Alms House. Philadelphia
This 1840s print shows the Blockley Alms House in Philadelphia, as seen from the east bank of the Schuylkill River. It includes the Market Street Bridge, Beck’s shot tower (a city landmark since 1808) and, in the far distance, the Eastern State Penitentiary. William Strickland (1788–1854), a founder of Greek Revival architecture in the United States, designed the quadrangle of four large buildings that formed the almshouse. The original Philadelphia Alms House was constructed in the early 1730s and was the first multifunctional government-sponsored institution for the care of the poor in America. In addition to housing and feeding the poor, it offered an infirmary and hospital for the sick and the insane, a workhouse, and an orphanage. When the original almshouse became overcrowded, the authorities chose a sizable undeveloped parcel of land in Blockley, west of the city center, for the new structure, which was completed in 1833. The illustration is by John Caspar Wild (circa 1804–46), a Swiss-born artist and lithographer, who arrived in Philadelphia from Paris in 1832. He produced paintings and prints of Philadelphia and other American cities, including Cincinnati, Saint Louis, and Davenport, Iowa.
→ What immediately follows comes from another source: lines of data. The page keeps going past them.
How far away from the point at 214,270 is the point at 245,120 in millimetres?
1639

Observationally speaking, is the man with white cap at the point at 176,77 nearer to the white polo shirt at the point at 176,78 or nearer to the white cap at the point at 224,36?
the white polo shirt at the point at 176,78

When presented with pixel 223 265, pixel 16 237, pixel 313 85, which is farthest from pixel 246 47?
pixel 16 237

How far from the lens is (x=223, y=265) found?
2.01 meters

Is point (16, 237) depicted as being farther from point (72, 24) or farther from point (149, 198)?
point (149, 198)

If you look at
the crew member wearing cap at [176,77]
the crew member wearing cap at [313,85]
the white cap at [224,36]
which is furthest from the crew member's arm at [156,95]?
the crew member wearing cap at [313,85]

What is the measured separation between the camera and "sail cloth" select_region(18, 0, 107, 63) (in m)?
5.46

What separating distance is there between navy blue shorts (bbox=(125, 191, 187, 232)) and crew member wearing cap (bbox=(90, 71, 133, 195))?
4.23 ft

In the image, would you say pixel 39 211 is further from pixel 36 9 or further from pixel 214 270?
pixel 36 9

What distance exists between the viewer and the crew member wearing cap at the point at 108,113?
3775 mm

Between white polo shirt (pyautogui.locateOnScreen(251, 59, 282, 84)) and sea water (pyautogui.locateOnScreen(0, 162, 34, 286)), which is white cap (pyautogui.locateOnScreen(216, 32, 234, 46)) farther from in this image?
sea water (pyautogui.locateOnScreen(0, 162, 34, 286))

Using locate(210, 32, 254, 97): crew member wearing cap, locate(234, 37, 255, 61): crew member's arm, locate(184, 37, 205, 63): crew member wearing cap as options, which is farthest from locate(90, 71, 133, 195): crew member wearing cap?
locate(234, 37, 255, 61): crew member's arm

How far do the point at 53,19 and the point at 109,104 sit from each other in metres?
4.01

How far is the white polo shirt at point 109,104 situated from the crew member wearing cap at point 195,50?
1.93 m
His works are important historical records of these cities before the era of large-scale industrialization and rapid urban growth.
J.T. Bowen, Philadelphia
Type of Item
1 print : lithograph, hand-colored ; 16.5 x 18 centimeters
- Originally published as plate 8 in Views of Philadelphia, and Its Vicinity (Philadelphia: Published by J.C. Wild & J.B. Chevalier, Lithographers, 72 Dock Street, 1838). The lithographic stones for the views were acquired by John T. Bowen, who later reissued them with hand coloring. He copyrighted this view in 1840.